* DATA RECORDS:
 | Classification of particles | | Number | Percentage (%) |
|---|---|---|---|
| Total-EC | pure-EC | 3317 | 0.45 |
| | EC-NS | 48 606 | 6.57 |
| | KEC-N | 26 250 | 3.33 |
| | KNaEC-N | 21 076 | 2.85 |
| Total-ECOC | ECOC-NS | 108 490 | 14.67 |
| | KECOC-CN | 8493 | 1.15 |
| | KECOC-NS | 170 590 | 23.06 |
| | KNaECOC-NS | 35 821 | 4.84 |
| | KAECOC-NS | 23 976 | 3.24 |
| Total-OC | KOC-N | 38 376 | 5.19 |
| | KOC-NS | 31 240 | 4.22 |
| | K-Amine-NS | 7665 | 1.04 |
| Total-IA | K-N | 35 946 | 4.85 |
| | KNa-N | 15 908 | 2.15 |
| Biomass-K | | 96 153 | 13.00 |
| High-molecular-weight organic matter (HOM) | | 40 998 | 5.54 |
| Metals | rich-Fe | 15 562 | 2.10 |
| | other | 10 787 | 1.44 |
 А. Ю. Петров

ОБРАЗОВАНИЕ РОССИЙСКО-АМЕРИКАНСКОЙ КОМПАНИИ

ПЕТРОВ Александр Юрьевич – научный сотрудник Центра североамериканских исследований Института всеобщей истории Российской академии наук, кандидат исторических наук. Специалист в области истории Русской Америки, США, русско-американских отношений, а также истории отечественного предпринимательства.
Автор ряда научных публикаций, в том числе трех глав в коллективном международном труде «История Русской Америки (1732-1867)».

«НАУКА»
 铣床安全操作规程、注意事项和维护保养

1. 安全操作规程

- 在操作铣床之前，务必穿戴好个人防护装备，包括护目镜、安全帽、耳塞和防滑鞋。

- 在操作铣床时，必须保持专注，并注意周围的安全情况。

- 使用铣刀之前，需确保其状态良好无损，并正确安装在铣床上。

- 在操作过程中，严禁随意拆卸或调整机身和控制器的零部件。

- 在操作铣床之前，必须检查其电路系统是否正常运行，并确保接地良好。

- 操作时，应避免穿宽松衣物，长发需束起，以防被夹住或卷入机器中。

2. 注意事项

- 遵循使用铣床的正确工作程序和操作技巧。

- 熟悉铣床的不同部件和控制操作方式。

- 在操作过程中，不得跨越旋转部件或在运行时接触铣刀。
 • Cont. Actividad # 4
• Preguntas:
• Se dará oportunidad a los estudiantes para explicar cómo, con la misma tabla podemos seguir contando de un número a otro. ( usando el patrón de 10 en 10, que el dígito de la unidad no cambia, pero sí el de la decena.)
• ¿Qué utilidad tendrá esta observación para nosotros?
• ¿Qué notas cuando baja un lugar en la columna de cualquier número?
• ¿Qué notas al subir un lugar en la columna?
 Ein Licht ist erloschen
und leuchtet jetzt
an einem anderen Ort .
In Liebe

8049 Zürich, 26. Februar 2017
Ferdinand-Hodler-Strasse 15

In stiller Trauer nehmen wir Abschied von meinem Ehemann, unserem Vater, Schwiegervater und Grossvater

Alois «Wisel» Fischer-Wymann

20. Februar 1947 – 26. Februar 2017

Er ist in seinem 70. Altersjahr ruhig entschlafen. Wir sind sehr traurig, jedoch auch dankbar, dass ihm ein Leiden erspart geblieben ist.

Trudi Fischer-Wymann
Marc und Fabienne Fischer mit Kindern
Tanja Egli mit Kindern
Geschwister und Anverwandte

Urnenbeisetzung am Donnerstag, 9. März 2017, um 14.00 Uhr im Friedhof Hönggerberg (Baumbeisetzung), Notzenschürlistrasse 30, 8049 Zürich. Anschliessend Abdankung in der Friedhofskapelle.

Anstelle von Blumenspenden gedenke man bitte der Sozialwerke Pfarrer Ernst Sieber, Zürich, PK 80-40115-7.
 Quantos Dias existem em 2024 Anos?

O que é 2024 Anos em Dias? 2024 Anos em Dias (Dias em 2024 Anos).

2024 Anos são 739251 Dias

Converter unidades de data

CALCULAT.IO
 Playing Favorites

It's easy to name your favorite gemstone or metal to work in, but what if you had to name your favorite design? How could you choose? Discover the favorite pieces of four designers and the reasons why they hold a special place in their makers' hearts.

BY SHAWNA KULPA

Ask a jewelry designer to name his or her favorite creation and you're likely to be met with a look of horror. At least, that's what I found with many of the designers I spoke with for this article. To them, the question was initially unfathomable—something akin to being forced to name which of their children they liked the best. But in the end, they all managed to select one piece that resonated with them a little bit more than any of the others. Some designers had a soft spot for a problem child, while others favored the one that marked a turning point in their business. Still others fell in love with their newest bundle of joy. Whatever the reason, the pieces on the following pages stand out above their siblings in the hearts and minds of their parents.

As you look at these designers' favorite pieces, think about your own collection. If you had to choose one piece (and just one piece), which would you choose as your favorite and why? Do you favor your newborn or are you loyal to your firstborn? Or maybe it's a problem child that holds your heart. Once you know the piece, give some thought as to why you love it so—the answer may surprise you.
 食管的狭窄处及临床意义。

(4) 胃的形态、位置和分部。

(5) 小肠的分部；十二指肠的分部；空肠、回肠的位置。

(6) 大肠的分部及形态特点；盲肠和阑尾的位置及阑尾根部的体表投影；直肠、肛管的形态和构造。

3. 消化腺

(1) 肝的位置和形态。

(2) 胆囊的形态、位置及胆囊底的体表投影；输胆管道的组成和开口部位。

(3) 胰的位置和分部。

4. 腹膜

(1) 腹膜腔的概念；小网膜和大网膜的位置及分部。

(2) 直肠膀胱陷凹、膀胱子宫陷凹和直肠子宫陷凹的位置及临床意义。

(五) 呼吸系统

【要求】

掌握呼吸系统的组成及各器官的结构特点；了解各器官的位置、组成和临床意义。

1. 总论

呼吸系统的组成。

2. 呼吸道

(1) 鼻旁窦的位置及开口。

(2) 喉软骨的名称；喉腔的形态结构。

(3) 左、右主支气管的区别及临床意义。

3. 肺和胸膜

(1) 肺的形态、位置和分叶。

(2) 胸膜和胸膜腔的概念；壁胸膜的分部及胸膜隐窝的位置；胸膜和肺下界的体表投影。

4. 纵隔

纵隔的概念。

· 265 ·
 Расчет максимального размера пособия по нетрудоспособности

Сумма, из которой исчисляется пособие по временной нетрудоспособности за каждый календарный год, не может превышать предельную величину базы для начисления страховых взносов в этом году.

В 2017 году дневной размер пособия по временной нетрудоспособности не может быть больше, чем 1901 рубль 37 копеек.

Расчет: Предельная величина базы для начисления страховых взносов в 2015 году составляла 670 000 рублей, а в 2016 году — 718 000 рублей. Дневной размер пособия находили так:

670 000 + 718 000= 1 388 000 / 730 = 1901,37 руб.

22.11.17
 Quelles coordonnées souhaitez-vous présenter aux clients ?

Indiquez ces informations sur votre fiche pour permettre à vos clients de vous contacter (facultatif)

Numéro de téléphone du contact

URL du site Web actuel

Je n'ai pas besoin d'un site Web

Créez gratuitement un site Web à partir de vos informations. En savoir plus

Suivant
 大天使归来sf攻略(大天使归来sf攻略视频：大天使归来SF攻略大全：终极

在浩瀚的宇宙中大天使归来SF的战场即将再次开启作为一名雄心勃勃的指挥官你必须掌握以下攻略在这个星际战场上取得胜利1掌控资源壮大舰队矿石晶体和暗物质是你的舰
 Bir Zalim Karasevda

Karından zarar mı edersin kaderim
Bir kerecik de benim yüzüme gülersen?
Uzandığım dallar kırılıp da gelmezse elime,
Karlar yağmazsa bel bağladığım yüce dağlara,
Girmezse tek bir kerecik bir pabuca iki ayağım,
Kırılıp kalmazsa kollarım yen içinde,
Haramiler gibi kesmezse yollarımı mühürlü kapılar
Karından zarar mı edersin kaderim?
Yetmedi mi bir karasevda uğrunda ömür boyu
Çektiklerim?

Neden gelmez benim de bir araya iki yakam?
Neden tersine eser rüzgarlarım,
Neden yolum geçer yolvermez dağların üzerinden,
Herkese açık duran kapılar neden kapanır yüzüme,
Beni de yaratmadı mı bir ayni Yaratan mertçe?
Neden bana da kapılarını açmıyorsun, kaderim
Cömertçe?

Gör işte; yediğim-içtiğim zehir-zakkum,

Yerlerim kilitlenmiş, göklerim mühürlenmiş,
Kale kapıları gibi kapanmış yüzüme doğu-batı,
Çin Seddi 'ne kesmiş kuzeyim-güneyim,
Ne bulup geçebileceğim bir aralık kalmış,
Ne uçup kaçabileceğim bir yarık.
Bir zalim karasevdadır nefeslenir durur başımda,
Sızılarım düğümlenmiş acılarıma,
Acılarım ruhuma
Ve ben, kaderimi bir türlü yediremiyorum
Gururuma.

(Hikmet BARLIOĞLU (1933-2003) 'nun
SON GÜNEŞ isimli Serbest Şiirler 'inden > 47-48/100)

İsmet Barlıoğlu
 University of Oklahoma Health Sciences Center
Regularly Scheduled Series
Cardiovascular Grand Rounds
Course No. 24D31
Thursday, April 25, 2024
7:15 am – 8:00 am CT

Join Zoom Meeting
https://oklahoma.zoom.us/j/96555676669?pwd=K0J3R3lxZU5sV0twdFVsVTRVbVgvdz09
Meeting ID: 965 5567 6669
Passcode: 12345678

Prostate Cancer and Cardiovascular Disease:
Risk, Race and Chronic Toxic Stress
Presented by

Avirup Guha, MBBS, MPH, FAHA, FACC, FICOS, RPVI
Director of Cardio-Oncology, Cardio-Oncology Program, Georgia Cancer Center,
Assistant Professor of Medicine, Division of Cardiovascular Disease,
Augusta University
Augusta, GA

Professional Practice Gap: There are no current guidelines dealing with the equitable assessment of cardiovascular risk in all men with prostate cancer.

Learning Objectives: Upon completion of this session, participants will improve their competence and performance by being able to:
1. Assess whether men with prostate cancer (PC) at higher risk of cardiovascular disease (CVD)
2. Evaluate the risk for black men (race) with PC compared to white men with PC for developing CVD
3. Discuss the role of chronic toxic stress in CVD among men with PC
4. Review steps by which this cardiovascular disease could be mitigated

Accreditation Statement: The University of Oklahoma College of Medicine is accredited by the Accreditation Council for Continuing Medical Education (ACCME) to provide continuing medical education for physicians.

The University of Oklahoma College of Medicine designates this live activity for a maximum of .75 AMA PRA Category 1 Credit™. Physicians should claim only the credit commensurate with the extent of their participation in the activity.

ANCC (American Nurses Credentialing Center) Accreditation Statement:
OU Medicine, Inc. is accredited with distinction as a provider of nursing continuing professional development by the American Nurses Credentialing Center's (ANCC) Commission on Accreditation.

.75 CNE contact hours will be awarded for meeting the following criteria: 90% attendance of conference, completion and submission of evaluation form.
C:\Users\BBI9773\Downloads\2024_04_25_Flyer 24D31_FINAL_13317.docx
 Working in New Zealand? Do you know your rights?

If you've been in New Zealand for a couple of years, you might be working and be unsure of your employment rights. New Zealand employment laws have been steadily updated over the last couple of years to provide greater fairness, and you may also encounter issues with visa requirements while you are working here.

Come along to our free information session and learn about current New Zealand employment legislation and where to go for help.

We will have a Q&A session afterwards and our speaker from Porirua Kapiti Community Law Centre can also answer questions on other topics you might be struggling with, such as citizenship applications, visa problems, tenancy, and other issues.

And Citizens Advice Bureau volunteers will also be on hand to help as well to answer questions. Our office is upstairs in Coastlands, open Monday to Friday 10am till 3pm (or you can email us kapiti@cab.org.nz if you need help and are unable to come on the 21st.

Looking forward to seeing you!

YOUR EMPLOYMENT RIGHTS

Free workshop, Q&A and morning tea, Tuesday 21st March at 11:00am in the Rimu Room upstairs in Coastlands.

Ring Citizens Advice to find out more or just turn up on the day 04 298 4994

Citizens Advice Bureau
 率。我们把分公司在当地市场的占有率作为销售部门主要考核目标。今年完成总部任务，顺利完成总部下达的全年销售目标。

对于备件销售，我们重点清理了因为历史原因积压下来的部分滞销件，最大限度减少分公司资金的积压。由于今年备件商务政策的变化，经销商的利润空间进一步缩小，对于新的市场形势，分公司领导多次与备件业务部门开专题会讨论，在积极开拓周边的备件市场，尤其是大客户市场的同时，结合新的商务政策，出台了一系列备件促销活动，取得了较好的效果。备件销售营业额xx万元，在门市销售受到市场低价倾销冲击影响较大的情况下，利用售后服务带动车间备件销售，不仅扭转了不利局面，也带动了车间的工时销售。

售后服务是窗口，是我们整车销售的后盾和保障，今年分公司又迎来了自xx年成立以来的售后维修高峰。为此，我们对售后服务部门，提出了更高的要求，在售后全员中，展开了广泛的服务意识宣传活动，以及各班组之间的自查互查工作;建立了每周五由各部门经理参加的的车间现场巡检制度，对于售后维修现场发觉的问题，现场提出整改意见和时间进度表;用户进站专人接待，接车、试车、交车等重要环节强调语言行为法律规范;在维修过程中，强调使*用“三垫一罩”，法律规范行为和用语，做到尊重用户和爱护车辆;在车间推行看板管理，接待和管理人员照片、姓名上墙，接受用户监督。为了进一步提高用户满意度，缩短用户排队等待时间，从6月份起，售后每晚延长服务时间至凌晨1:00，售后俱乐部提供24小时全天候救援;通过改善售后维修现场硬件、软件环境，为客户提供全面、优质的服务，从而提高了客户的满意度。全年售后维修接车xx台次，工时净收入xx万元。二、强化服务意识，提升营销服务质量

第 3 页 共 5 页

* ABOUT THIS EXERCISE: Produce only the lines from the line containing "Passcode: 12345678" through the line containing "Accreditation Statement: The", inclusive of both, exactly as they stand in the entries above.

* YOUR RESPONSE:
Passcode: 12345678

Prostate Cancer and Cardiovascular Disease:
Risk, Race and Chronic Toxic Stress
Presented by

Avirup Guha, MBBS, MPH, FAHA, FACC, FICOS, RPVI
Director of Cardio-Oncology, Cardio-Oncology Program, Georgia Cancer Center,
Assistant Professor of Medicine, Division of Cardiovascular Disease,
Augusta University
Augusta, GA

Professional Practice Gap: There are no current guidelines dealing with the equitable assessment of cardiovascular risk in all men with prostate cancer.

Learning Objectives: Upon completion of this session, participants will improve their competence and performance by being able to:
1. Assess whether men with prostate cancer (PC) at higher risk of cardiovascular disease (CVD)
2. Evaluate the risk for black men (race) with PC compared to white men with PC for developing CVD
3. Discuss the role of chronic toxic stress in CVD among men with PC
4. Review steps by which this cardiovascular disease could be mitigated

Accreditation Statement: The University of Oklahoma College of Medicine is accredited by the Accreditation Council for Continuing Medical Education (ACCME) to provide continuing medical education for physicians.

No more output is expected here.